In Mahabharata, Ekalavya is introduced as a young boy who wanted to study archery in the gurukul of Dronacharya. This was during the time when the Pandavas and Kauraves were young and being taught by Guru Dronacharya in his ashram.
Guru Drona was the teacher for both Panadavas and Kauravas. Dronacharya only taught princes and therefore refused to become teacher Ekalavya as he was a member of a low caste.
After being rejected by Dronacharya, Ekalavya decided to do self-study with a clay image of Dronacharya which he built himself. He considered Drona as his teacher. Ekalavya respected and worshiped the image of Dronacharya and overtime he became an exceptional archer, matching Dronacharya’s student Arjun.

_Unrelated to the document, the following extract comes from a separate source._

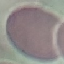

Malaria status: uninfected. Giemsa stain. Thin smear of blood. Automatically extracted cell patch, resized to 64 × 64 pixels. Acquired by smartphone through the microscope eyepiece.Identify the parasite.
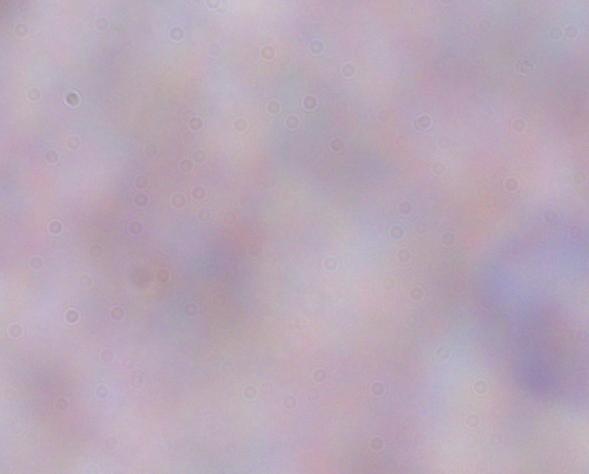

This is a trypanosome.

1000x magnification. Photomicrograph.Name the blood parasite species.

One day while Ekalavya is practicing, he hears a dog barking. Before the dog can shut up or get out of the way, Ekalavya fires seven arrows in rapid succession to fill the dog’s mouth without injuring it. Dronacharya, Pandav and Kaurav princes come to the “stuffed” dog, and wonder who could have pulled off such a feat of archery. Searching the forest, they find Ekalavya, who introduces himself to them as a pupil of Dronacharya.
Dronacharya tells Eklavaya, “Now that you have gained all this knowledge from me, wont you give me Guru Dakshina in return?” Ekalavya replied, “Of course, I will give you anything you want, just ask.” Dronacharya cruelly asks for Ekalavya’s right thumb, knowing that without a thumb Ekalavya can longer do archery.
Ekalavya, without hesitation cuts his thumb and hands it to Dronacharya. It’s said that one of the main reasons that Dronacharya asked for Ekalavya’s thumb was that he wanted to protect Arjun’s status as the greatest archer and he saw Ekalavya as a massive threat, as well as punishment to Ekalavya for stealing knowledge which wasn’t given to him.
While this stands in good stead for Ekalavya, who respected his teacher, but at the same time, this act puts a question mark on the teacher Dronacharya.